Data to process:
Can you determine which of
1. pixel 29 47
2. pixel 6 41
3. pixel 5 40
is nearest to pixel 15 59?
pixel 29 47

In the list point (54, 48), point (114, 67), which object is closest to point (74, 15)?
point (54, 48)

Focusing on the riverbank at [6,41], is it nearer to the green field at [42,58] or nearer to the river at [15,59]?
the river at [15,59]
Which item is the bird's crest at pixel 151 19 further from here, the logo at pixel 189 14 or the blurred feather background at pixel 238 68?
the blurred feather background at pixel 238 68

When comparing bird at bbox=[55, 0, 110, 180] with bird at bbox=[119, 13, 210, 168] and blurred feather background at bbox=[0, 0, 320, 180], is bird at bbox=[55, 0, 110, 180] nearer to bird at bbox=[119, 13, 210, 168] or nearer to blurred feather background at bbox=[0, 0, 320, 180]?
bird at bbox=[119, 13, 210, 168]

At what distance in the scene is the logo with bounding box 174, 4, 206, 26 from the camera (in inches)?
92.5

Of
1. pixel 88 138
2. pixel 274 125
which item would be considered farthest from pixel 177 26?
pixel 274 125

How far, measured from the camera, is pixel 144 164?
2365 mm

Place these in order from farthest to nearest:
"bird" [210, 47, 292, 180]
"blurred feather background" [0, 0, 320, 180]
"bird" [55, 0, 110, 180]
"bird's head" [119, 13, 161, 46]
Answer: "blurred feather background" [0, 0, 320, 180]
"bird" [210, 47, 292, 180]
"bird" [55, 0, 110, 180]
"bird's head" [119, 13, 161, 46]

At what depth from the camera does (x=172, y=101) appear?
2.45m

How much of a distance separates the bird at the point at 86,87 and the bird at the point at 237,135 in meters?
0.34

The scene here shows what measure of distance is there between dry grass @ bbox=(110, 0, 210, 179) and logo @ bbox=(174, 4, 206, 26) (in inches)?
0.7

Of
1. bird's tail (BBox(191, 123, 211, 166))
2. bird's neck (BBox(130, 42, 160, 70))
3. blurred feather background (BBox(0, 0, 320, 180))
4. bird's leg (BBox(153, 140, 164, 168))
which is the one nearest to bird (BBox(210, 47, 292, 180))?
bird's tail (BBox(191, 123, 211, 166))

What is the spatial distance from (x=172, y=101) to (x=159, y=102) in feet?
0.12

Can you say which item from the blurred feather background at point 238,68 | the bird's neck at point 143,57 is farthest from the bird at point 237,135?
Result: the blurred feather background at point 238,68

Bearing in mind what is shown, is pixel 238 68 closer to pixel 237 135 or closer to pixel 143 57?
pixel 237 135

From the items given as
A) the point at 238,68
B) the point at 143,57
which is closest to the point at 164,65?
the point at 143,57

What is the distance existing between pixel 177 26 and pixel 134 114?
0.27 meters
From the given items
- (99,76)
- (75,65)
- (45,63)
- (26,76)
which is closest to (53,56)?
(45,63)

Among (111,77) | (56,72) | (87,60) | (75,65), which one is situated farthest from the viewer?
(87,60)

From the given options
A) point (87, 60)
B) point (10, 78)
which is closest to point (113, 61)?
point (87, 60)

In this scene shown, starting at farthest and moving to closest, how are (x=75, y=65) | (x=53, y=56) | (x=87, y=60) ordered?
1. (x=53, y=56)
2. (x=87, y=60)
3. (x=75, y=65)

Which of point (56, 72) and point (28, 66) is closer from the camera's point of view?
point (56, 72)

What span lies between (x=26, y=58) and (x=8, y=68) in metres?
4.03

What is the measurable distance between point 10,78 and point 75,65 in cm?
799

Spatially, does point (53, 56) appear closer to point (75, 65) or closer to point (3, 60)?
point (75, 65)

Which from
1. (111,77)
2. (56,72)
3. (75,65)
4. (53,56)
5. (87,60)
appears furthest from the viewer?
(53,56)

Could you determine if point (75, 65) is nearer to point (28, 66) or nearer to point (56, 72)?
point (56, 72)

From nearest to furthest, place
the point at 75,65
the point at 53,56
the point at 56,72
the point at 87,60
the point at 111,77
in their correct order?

Problem: Revise all of the rows above so that each instance of "camera" reads "lens", and leave every other part of the rows unchanged.

In response:
Can you determine which of
1. pixel 29 47
2. pixel 6 41
3. pixel 5 40
is nearest to pixel 15 59?
pixel 29 47

In the list point (54, 48), point (114, 67), which object is closest to point (74, 15)?
point (54, 48)

Focusing on the riverbank at [6,41], is it nearer to the green field at [42,58] or nearer to the river at [15,59]?
the river at [15,59]
Which item is the bird's crest at pixel 151 19 further from here, the logo at pixel 189 14 or the blurred feather background at pixel 238 68?
the blurred feather background at pixel 238 68

When comparing bird at bbox=[55, 0, 110, 180] with bird at bbox=[119, 13, 210, 168] and blurred feather background at bbox=[0, 0, 320, 180], is bird at bbox=[55, 0, 110, 180] nearer to bird at bbox=[119, 13, 210, 168] or nearer to blurred feather background at bbox=[0, 0, 320, 180]?
bird at bbox=[119, 13, 210, 168]

At what distance in the scene is the logo with bounding box 174, 4, 206, 26 from the lens (in inches)?
92.5

Of
1. pixel 88 138
2. pixel 274 125
which item would be considered farthest from pixel 177 26?
pixel 274 125

How far, measured from the lens, is pixel 144 164?
2365 mm

Place these in order from farthest to nearest:
"bird" [210, 47, 292, 180]
"blurred feather background" [0, 0, 320, 180]
"bird" [55, 0, 110, 180]
"bird's head" [119, 13, 161, 46]
Answer: "blurred feather background" [0, 0, 320, 180]
"bird" [210, 47, 292, 180]
"bird" [55, 0, 110, 180]
"bird's head" [119, 13, 161, 46]

At what depth from the lens does (x=172, y=101) appear?
2.45m

How much of a distance separates the bird at the point at 86,87 and the bird at the point at 237,135 in meters?
0.34

The scene here shows what measure of distance is there between dry grass @ bbox=(110, 0, 210, 179) and logo @ bbox=(174, 4, 206, 26) (in inches)?
0.7

Of
1. bird's tail (BBox(191, 123, 211, 166))
2. bird's neck (BBox(130, 42, 160, 70))
3. blurred feather background (BBox(0, 0, 320, 180))
4. bird's leg (BBox(153, 140, 164, 168))
which is the one nearest to bird (BBox(210, 47, 292, 180))?
bird's tail (BBox(191, 123, 211, 166))

What is the spatial distance from (x=172, y=101) to (x=159, y=102) in feet?
0.12

Can you say which item from the blurred feather background at point 238,68 | the bird's neck at point 143,57 is farthest from the bird at point 237,135?
Result: the blurred feather background at point 238,68

Bearing in mind what is shown, is pixel 238 68 closer to pixel 237 135 or closer to pixel 143 57?
pixel 237 135

From the items given as
A) the point at 238,68
B) the point at 143,57
which is closest to the point at 164,65?
the point at 143,57

What is the distance existing between pixel 177 26 and pixel 134 114?
0.27 meters
From the given items
- (99,76)
- (75,65)
- (45,63)
- (26,76)
which is closest to (53,56)?
(45,63)

Among (111,77) | (56,72) | (87,60) | (75,65), which one is situated farthest from the viewer?
(87,60)

From the given options
A) point (87, 60)
B) point (10, 78)
which is closest to point (113, 61)?
point (87, 60)

In this scene shown, starting at farthest and moving to closest, how are (x=75, y=65) | (x=53, y=56) | (x=87, y=60) ordered?
1. (x=53, y=56)
2. (x=87, y=60)
3. (x=75, y=65)

Which of point (56, 72) and point (28, 66) is closer from the lens's point of view?
point (56, 72)

What span lies between (x=26, y=58) and (x=8, y=68) in metres?
4.03

What is the measurable distance between point 10,78 and point 75,65 in cm?
799

Spatially, does point (53, 56) appear closer to point (75, 65) or closer to point (3, 60)?
point (75, 65)

Which from
1. (111,77)
2. (56,72)
3. (75,65)
4. (53,56)
5. (87,60)
appears furthest from the viewer?
(53,56)

Could you determine if point (75, 65) is nearer to point (28, 66) or nearer to point (56, 72)?
point (56, 72)

From nearest to furthest, place
the point at 75,65
the point at 53,56
the point at 56,72
the point at 87,60
the point at 111,77
in their correct order?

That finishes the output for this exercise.